TO DO: How many of the lines below contain the string "light"? Case counts. Reply with the number only.

■ ■ ■

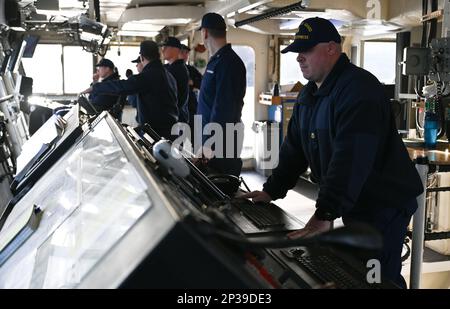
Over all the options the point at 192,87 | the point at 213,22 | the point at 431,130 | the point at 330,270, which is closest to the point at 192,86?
the point at 192,87

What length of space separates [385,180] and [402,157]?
0.39 feet

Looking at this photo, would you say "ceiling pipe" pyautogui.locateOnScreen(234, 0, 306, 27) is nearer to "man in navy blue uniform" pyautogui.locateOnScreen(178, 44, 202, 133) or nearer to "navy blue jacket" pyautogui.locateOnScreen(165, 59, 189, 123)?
"man in navy blue uniform" pyautogui.locateOnScreen(178, 44, 202, 133)

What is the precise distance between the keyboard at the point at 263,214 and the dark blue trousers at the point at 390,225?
30cm

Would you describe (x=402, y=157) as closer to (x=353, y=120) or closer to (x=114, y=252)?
(x=353, y=120)

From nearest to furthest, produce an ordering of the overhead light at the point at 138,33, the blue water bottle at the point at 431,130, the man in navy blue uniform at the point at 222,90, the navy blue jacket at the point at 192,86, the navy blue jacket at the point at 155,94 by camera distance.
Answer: the man in navy blue uniform at the point at 222,90
the blue water bottle at the point at 431,130
the navy blue jacket at the point at 155,94
the navy blue jacket at the point at 192,86
the overhead light at the point at 138,33

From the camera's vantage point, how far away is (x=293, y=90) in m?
7.95

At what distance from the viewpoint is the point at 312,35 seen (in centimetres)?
205

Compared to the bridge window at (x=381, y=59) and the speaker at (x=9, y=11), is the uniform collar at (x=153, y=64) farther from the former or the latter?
the bridge window at (x=381, y=59)

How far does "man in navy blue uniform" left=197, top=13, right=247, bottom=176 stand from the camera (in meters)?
3.44

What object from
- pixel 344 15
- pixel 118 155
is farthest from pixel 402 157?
pixel 344 15

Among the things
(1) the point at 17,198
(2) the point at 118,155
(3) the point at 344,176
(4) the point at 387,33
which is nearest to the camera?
(2) the point at 118,155

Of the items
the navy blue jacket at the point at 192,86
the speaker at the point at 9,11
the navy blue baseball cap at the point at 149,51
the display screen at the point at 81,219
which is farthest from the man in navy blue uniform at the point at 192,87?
the display screen at the point at 81,219

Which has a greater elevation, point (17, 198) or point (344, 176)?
point (344, 176)

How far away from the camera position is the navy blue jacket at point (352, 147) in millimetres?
1866
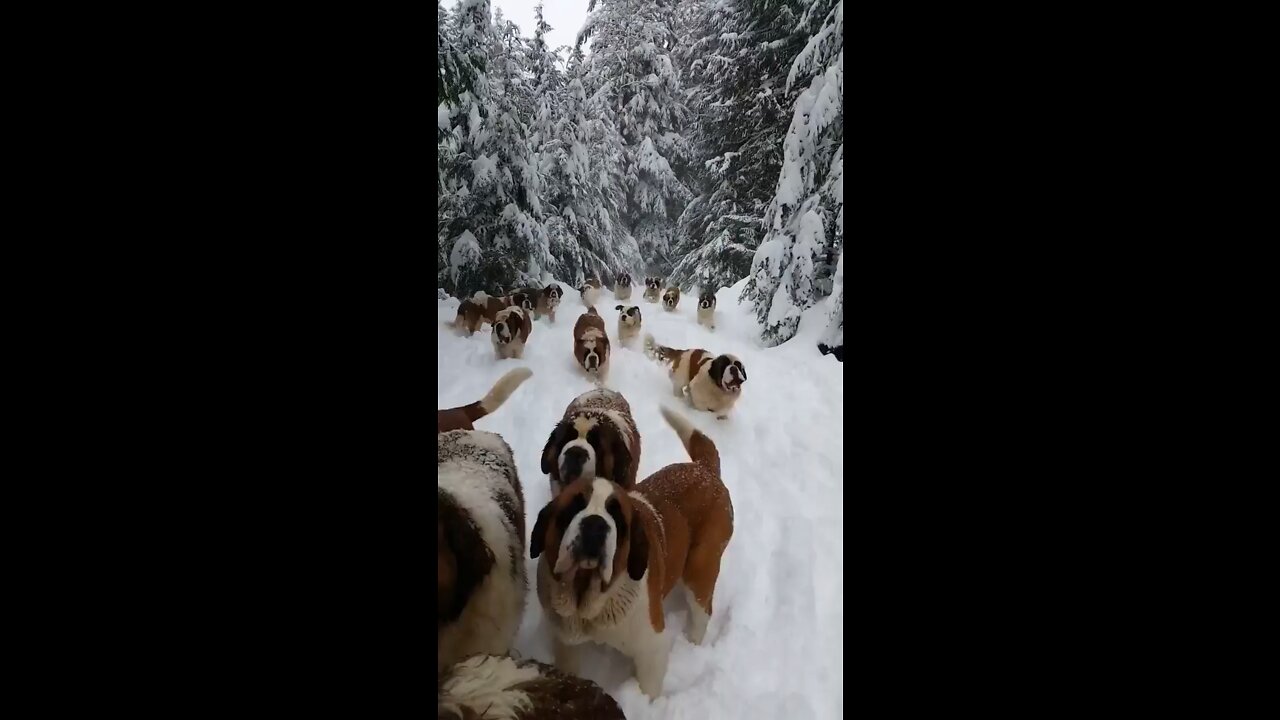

■ ■ ■

OUTPUT: 2